LA CONSIGNA -> Organiza todas las líneas del material como una lista numerada y omite las líneas en blanco.

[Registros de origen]

--*--

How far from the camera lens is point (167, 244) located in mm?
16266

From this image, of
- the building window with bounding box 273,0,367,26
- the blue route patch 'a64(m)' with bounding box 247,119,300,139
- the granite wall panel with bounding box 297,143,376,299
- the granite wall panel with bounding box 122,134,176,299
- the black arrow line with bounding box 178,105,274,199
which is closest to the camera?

--*--

PROBLEMA RESUELTO ->
1. How far from the camera lens is point (167, 244) located in mm?
2. 16266
3. From this image, of
4. - the building window with bounding box 273,0,367,26
5. - the blue route patch 'a64(m)' with bounding box 247,119,300,139
6. - the granite wall panel with bounding box 297,143,376,299
7. - the granite wall panel with bounding box 122,134,176,299
8. - the black arrow line with bounding box 178,105,274,199
9. which is closest to the camera?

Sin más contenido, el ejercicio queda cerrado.